Convert everything from the line containing "Which of the" down to the end of the rows into a two-column CSV with the headers "prompt" and "response", giving one line per row. Put each row's text and its answer in their own quoted fields, replacing any line breaks with spaces.

Spatial relation data:
--- START ---

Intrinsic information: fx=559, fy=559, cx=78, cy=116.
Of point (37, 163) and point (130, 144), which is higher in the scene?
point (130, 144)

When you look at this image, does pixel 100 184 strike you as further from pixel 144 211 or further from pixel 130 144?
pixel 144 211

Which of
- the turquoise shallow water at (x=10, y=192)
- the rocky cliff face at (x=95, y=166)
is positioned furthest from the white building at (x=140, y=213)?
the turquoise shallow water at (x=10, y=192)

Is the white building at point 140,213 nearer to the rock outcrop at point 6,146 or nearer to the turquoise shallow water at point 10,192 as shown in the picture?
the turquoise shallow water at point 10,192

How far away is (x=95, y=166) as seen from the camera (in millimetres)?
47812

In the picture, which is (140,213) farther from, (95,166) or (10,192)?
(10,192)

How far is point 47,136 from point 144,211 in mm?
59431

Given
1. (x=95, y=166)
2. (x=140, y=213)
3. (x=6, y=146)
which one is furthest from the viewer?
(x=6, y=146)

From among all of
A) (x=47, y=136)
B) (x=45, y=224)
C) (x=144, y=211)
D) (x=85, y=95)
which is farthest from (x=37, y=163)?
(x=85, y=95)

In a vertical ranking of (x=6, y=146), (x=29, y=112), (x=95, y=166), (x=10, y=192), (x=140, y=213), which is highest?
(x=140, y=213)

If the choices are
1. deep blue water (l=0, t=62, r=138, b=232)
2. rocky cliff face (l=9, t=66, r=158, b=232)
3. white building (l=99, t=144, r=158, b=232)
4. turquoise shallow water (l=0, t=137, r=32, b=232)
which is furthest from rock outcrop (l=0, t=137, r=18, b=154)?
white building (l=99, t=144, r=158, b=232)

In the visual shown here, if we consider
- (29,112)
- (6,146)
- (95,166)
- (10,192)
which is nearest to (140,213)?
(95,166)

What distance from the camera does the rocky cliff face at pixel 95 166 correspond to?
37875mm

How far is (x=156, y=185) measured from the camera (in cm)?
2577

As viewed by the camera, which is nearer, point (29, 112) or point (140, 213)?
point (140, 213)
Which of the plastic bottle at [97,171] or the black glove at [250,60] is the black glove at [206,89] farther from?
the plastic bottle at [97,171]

--- END ---

RESULT BELOW
prompt,response
"Which of the plastic bottle at [97,171] or the black glove at [250,60] is the black glove at [206,89] farther from?","the plastic bottle at [97,171]"